**Work instruction**
Among the entries below, find the line with "Denali T3 Switchback" and the line with "adidas Sneakersy adidas". Return exactly those lines and every line between them, but no pictures.

**Data for analysis**
=-=-=
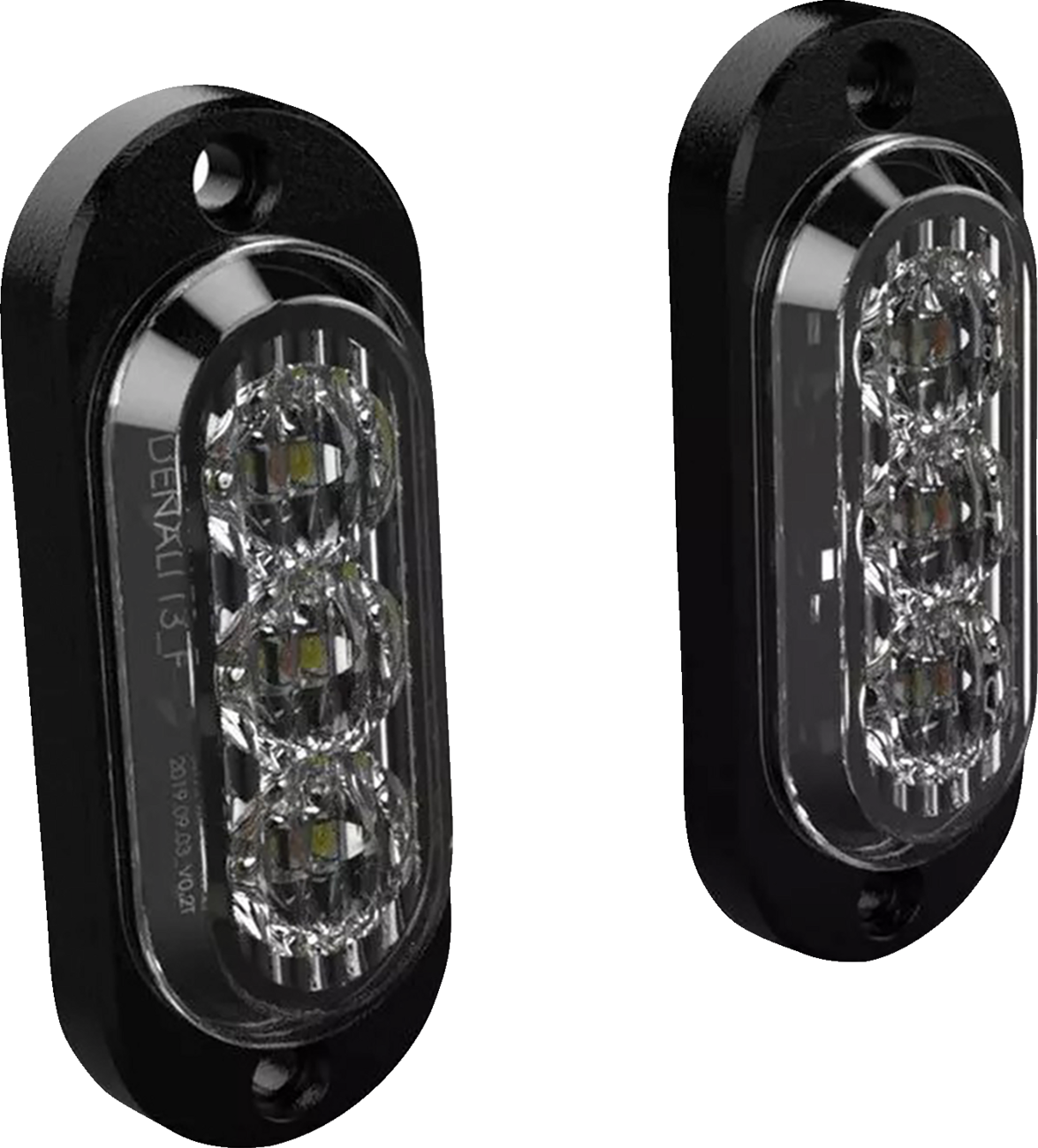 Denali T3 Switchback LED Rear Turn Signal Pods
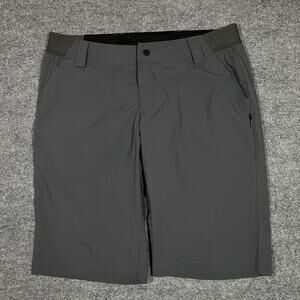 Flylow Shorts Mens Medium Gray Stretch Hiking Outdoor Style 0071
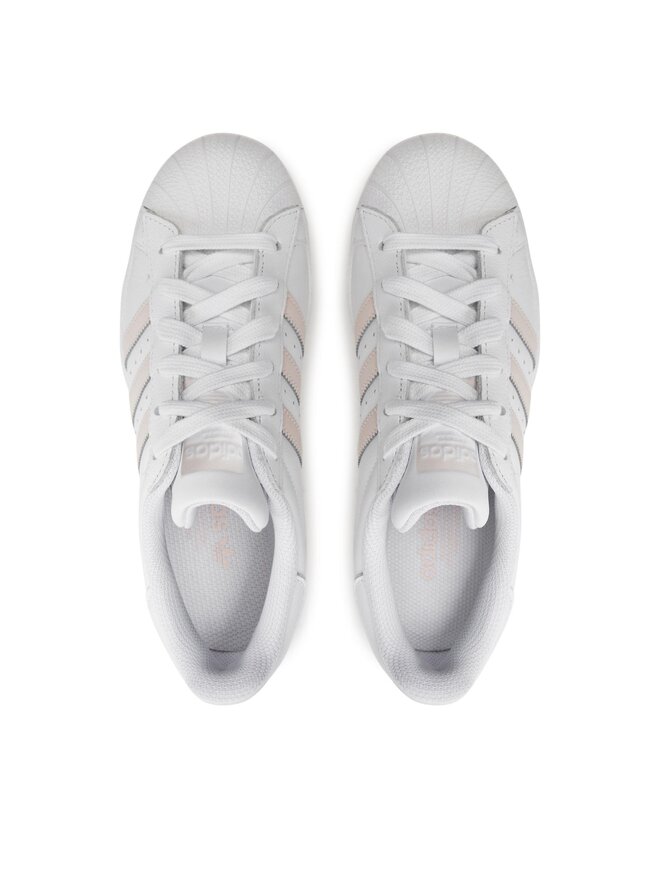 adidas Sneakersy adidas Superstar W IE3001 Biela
=-=-=
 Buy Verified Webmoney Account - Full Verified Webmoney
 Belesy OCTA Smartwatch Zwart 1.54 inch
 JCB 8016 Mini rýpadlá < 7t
=-=-=
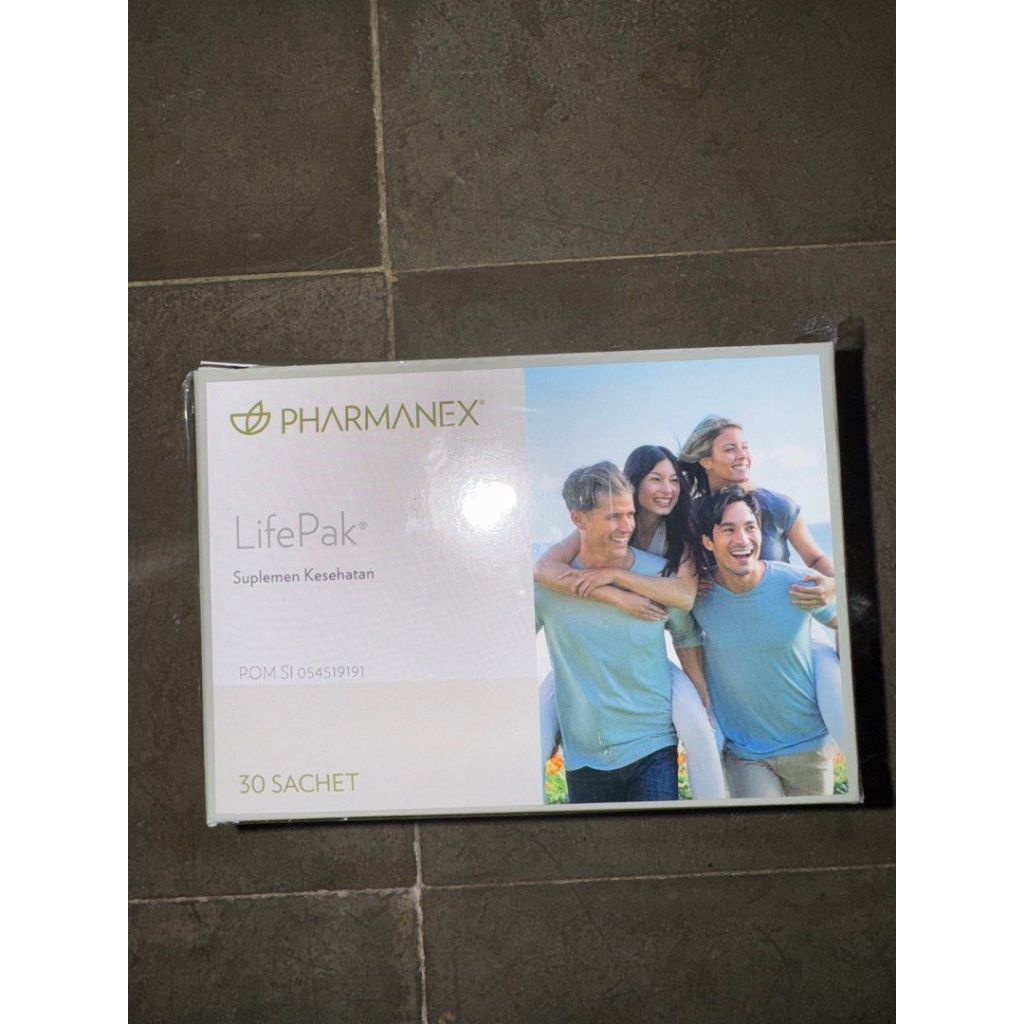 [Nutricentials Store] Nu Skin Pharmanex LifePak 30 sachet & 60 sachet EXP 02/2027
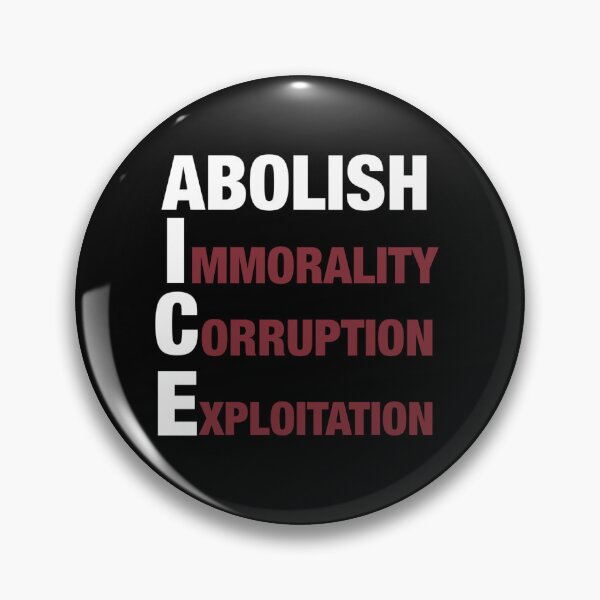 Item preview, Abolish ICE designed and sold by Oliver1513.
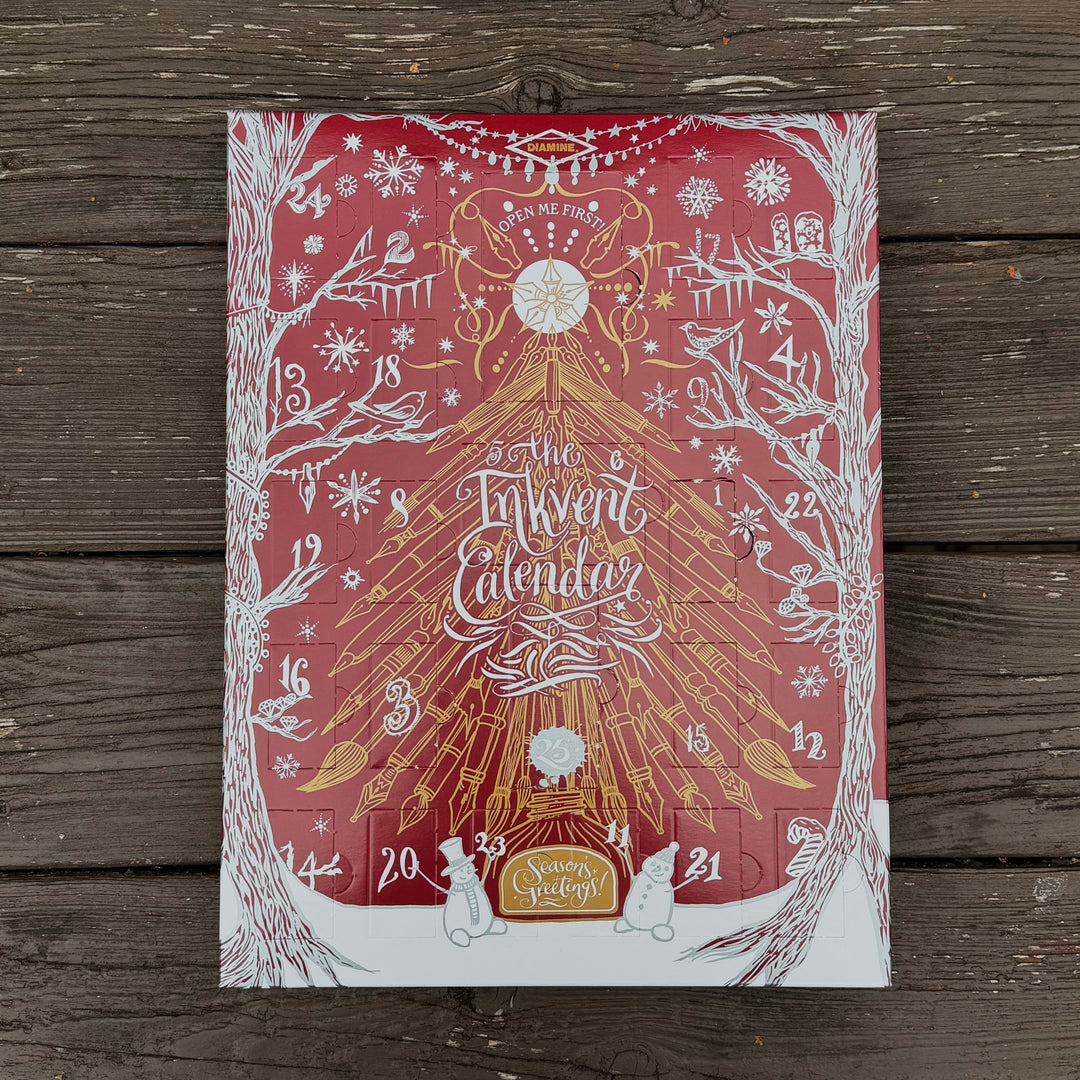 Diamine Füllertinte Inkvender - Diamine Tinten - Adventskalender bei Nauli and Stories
=-=-=
**Exercise output**
 Denali T3 Switchback LED Rear Turn Signal Pods
 Flylow Shorts Mens Medium Gray Stretch Hiking Outdoor Style 0071
 adidas Sneakersy adidas Superstar W IE3001 Biela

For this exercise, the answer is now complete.